Repeat the following lines exactly and nothing else: the line containing "How far back" and each line after it through the end of the listing.

[Records excerpted from a collection]
--- start ---
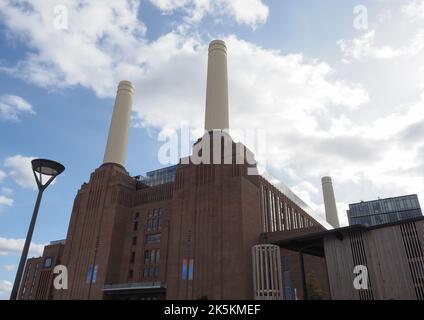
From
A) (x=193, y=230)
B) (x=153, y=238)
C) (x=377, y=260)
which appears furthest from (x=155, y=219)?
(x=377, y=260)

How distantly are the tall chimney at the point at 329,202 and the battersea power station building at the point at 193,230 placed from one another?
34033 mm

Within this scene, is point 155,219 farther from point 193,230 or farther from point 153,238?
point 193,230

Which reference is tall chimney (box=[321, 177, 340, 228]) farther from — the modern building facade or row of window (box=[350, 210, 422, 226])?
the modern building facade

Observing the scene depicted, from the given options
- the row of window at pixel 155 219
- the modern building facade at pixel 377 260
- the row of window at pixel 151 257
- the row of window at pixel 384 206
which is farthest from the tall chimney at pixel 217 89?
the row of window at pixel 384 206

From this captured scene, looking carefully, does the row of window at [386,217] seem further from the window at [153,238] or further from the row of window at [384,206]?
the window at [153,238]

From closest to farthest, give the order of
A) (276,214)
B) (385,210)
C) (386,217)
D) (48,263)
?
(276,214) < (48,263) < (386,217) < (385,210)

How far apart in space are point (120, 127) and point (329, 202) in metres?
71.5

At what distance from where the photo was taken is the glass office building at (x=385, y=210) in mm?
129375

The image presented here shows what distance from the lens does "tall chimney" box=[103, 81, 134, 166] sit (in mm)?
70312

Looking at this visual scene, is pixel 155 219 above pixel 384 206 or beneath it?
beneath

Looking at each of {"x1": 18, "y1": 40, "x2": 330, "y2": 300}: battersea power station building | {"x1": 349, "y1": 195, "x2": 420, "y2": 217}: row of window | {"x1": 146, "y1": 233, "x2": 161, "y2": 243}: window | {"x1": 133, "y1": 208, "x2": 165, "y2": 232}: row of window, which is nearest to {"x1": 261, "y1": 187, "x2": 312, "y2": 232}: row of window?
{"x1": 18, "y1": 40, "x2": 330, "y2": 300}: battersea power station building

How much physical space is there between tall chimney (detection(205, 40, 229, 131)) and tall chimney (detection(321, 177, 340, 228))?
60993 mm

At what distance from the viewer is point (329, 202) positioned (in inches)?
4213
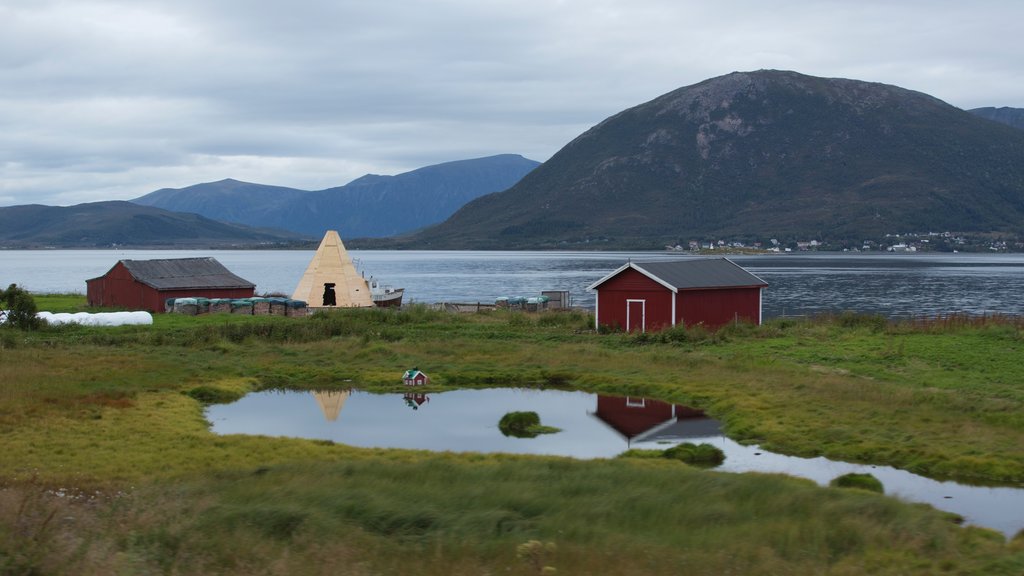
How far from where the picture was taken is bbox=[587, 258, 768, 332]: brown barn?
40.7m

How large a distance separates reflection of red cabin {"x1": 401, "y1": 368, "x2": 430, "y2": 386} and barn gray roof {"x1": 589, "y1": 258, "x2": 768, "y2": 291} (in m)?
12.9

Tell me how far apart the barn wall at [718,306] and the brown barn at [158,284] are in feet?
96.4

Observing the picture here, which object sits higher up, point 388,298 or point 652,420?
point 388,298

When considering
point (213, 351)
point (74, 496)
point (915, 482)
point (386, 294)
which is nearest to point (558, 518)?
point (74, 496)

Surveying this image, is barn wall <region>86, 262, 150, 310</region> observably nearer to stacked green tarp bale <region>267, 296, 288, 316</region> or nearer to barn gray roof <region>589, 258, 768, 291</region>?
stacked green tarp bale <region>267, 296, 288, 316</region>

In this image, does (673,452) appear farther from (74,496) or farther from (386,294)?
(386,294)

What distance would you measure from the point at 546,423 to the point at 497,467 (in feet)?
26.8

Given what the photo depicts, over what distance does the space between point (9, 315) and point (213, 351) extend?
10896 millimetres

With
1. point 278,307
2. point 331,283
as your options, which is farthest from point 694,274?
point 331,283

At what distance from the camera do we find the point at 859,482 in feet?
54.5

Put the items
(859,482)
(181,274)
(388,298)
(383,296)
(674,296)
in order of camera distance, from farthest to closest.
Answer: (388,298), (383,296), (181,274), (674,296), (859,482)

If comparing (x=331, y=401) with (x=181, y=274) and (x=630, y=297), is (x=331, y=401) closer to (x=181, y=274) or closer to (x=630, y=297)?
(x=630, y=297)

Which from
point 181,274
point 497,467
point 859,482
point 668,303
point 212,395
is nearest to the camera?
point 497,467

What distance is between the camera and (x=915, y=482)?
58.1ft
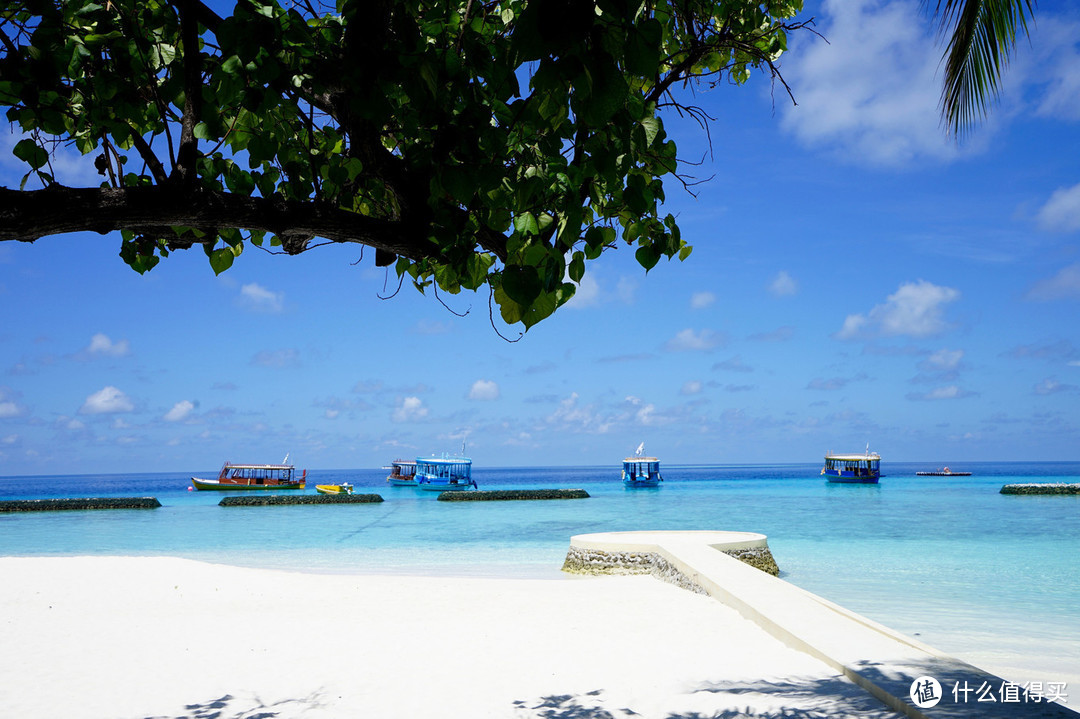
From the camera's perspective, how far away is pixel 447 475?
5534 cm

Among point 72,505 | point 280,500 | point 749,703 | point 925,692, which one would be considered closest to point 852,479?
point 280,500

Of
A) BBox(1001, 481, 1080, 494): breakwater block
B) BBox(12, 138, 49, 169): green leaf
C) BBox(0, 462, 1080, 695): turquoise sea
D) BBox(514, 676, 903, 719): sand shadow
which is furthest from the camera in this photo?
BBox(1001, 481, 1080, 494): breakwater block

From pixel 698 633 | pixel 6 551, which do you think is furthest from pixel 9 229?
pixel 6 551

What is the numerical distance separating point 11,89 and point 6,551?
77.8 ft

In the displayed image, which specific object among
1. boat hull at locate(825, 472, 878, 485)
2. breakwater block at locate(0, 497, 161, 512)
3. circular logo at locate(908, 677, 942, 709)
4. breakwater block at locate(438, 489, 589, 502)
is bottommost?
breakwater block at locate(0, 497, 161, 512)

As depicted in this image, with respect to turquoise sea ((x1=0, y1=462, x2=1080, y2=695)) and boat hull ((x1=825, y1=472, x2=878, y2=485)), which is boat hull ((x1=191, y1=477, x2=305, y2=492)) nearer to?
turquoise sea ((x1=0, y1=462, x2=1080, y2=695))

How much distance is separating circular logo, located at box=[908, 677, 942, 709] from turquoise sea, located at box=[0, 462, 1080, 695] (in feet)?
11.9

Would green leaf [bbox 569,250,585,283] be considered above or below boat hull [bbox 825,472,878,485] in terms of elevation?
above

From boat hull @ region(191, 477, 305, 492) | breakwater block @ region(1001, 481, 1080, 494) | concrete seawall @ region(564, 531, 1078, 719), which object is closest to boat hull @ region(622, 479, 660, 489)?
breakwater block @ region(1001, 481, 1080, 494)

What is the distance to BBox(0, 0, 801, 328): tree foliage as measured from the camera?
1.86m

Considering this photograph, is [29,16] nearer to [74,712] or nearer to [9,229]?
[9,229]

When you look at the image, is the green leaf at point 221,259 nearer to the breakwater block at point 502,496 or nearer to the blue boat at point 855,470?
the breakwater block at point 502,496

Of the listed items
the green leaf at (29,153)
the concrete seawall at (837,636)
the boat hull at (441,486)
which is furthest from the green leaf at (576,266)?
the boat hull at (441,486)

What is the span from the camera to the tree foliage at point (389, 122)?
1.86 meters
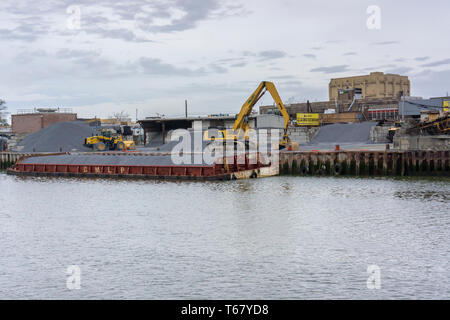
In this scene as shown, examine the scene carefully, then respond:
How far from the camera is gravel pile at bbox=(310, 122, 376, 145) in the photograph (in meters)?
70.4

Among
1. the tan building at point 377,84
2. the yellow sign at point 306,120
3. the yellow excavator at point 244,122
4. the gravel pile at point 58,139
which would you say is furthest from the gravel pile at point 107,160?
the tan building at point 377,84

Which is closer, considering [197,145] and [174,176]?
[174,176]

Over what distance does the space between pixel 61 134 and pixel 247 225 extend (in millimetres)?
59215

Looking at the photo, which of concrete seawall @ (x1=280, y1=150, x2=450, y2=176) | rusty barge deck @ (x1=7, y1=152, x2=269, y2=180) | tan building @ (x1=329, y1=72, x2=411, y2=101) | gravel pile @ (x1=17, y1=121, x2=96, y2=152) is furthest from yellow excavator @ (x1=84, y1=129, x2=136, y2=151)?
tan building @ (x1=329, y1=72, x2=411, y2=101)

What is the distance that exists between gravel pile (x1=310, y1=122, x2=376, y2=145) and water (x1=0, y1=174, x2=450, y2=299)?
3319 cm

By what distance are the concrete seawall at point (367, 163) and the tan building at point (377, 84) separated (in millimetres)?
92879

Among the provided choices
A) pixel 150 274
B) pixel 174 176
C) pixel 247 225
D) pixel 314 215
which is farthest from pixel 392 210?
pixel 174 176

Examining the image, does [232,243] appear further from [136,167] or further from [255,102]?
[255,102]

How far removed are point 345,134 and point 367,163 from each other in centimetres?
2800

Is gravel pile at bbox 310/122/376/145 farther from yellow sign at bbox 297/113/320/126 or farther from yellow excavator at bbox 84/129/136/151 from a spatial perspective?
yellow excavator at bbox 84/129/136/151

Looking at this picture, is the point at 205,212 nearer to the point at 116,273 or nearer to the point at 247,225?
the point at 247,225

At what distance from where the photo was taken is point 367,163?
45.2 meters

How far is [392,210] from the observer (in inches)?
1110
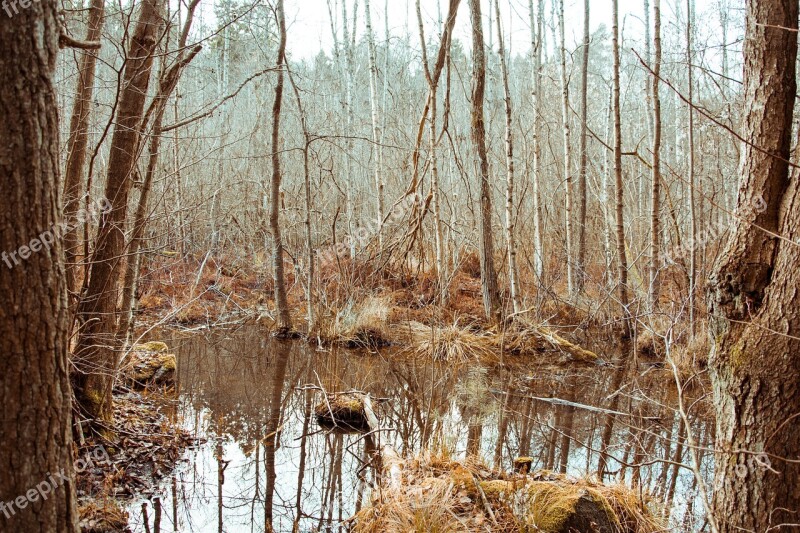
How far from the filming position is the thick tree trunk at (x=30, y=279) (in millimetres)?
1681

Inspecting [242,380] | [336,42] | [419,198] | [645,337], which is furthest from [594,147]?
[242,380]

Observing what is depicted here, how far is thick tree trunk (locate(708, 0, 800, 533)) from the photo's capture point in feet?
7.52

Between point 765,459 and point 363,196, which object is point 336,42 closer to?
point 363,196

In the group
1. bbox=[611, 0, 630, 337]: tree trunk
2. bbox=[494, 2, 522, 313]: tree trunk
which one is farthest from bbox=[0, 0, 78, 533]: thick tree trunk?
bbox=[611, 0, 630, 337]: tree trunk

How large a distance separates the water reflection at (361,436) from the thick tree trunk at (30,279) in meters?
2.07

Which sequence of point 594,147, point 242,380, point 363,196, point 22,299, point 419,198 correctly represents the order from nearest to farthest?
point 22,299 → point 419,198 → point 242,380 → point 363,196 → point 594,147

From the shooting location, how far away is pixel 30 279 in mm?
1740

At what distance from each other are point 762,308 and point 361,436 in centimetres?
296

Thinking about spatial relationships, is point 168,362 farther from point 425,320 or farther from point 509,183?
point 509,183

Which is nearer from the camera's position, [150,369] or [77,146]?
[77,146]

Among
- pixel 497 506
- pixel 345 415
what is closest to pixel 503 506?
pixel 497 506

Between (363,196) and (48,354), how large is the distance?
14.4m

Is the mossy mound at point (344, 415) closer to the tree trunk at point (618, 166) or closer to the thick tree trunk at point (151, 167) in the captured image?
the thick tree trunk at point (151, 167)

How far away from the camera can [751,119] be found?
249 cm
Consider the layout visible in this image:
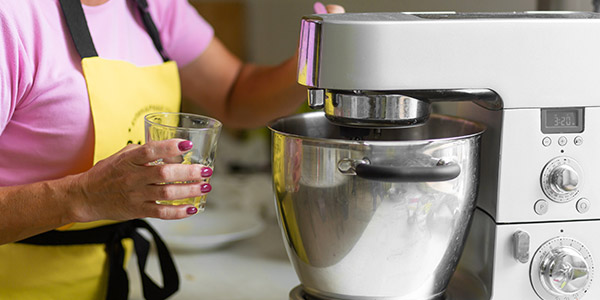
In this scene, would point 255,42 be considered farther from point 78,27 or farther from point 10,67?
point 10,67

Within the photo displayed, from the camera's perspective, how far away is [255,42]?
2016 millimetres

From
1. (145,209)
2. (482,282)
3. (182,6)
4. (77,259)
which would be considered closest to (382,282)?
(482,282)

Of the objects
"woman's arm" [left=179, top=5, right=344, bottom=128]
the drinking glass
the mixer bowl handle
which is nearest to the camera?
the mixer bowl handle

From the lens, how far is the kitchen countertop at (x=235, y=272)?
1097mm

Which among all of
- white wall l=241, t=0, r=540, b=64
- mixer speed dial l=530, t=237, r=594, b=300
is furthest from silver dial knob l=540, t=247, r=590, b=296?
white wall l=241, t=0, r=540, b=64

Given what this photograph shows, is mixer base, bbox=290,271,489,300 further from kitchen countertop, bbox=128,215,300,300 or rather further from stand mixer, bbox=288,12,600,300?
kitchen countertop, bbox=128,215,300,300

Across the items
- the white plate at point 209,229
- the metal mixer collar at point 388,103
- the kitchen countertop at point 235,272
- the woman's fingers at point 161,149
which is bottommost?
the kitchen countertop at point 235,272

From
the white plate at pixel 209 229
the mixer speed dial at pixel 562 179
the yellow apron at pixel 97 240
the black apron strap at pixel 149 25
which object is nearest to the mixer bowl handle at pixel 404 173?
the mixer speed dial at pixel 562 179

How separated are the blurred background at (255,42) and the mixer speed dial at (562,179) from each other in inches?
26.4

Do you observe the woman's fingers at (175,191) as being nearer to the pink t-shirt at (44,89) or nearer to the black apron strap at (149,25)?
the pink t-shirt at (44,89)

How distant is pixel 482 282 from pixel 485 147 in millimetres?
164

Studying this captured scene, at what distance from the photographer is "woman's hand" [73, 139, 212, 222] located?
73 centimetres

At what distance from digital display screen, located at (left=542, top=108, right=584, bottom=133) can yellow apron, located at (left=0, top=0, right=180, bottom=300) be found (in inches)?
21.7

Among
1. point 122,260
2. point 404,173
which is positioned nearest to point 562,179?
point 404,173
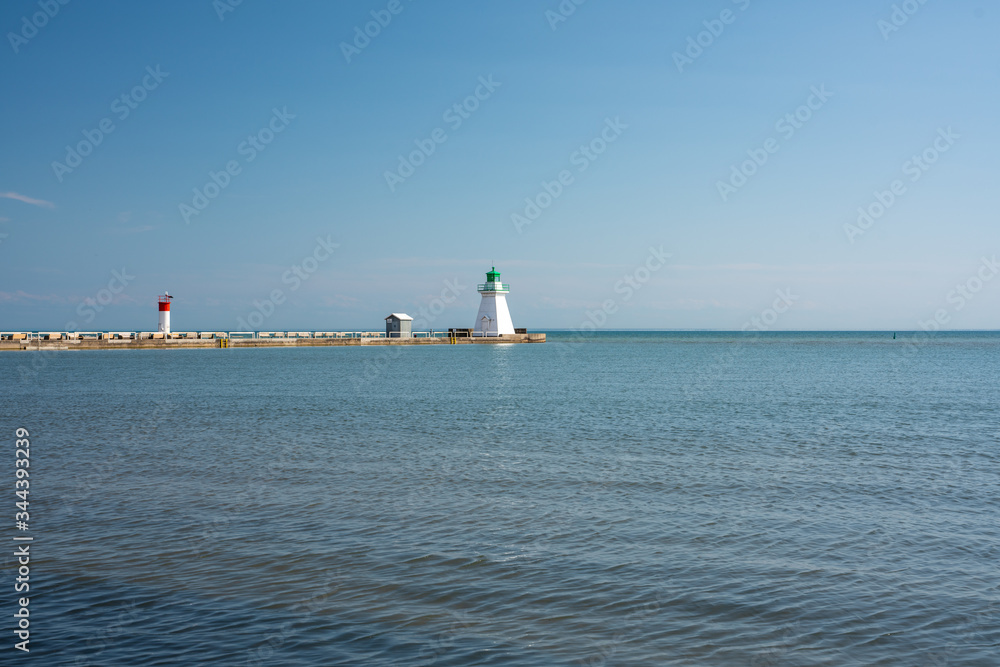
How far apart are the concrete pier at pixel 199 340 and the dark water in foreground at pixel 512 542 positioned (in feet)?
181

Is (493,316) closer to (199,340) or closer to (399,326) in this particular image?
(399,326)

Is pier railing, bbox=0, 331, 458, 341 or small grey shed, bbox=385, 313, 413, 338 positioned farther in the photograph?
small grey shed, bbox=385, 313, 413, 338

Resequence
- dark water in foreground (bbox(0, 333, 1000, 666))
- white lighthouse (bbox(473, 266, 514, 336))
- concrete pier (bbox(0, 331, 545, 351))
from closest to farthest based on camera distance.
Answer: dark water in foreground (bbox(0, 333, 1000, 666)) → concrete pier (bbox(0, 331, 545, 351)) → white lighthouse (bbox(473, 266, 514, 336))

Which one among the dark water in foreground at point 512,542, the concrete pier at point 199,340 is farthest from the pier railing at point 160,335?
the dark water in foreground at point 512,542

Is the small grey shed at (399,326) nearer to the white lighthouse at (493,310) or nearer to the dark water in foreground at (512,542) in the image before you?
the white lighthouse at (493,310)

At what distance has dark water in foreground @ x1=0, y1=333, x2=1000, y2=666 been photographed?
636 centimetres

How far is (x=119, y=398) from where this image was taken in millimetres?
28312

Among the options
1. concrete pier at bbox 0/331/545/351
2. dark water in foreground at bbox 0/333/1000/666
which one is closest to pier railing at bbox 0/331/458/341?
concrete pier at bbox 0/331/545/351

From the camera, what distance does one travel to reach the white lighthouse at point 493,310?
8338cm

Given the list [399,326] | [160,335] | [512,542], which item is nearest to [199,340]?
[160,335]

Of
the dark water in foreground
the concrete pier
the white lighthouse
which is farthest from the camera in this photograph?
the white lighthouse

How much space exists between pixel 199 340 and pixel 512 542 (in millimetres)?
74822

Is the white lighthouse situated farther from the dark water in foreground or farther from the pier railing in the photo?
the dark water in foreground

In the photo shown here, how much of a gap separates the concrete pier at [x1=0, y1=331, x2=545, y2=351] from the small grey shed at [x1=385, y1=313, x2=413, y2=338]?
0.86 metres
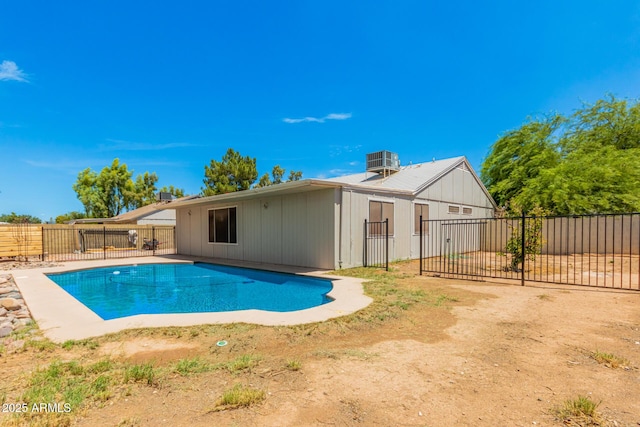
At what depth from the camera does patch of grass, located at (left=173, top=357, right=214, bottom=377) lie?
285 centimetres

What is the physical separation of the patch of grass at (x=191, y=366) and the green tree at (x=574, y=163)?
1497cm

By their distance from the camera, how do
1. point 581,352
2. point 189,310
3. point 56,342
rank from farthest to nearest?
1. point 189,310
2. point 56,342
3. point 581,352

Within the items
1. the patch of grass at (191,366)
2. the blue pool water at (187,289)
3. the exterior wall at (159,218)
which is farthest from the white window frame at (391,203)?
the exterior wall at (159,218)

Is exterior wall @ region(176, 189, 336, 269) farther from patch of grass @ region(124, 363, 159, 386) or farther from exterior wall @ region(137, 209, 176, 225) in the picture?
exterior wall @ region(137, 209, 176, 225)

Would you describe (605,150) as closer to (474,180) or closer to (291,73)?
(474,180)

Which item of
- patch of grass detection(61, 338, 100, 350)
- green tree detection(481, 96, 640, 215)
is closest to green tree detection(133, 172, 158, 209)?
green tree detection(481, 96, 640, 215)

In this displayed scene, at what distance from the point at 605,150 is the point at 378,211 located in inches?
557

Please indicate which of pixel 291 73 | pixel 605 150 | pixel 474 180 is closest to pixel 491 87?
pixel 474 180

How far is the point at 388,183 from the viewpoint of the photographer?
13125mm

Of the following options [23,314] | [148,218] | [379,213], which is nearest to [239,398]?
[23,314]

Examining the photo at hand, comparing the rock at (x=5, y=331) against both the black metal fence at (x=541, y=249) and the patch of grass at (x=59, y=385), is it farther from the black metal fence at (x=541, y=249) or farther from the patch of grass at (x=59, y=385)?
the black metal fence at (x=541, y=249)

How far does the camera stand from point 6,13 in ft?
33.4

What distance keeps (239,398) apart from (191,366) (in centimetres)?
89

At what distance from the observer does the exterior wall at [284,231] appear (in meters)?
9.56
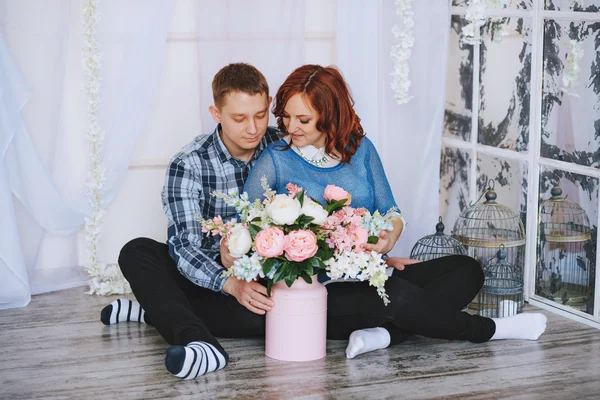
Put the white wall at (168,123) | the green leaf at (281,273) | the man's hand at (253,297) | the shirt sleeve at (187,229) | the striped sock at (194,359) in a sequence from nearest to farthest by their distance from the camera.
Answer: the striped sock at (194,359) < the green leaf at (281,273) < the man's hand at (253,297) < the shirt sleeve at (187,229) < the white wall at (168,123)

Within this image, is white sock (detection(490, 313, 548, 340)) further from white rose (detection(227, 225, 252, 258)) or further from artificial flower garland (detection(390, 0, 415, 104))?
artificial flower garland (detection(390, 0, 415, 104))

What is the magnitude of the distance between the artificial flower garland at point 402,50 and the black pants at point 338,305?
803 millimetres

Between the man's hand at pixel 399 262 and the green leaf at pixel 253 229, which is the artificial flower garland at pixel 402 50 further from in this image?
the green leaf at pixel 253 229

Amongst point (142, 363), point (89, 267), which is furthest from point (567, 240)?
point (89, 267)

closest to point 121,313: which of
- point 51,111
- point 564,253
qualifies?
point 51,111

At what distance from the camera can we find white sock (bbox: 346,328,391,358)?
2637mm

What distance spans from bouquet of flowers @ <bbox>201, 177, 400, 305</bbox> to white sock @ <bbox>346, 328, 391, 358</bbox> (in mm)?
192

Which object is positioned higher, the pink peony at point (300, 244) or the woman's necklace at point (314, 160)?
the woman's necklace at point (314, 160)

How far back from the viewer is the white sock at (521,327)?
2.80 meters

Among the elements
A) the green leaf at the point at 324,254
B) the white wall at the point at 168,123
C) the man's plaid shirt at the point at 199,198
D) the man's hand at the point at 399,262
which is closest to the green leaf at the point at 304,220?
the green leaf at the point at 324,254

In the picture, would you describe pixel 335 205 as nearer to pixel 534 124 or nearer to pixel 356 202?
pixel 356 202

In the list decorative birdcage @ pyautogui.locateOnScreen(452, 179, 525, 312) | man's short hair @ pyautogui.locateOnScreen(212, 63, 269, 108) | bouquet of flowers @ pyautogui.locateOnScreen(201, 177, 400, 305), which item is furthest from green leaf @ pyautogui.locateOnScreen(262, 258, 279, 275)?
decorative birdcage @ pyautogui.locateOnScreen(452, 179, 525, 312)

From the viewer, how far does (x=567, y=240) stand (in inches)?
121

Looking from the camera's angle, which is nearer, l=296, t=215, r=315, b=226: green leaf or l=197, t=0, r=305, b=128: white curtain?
--- end ---
Response to this task
How far back from the viewer is the white sock at (521,327)?
2.80 meters

Among the elements
A) the green leaf at the point at 324,254
B) the white wall at the point at 168,123
C) the man's plaid shirt at the point at 199,198
D) the man's hand at the point at 399,262
which is closest to the green leaf at the point at 304,220?
the green leaf at the point at 324,254

In the picture, would you describe pixel 335 205 as nearer to pixel 534 124 or nearer to pixel 356 202?
pixel 356 202

In the list decorative birdcage @ pyautogui.locateOnScreen(452, 179, 525, 312) | man's short hair @ pyautogui.locateOnScreen(212, 63, 269, 108) | bouquet of flowers @ pyautogui.locateOnScreen(201, 177, 400, 305), which item is furthest from green leaf @ pyautogui.locateOnScreen(262, 258, 279, 275)?
decorative birdcage @ pyautogui.locateOnScreen(452, 179, 525, 312)

From the viewer, how far does (x=567, y=240) stand (in inches)?
121

Looking from the camera's angle, which is nearer, l=296, t=215, r=315, b=226: green leaf or l=197, t=0, r=305, b=128: white curtain?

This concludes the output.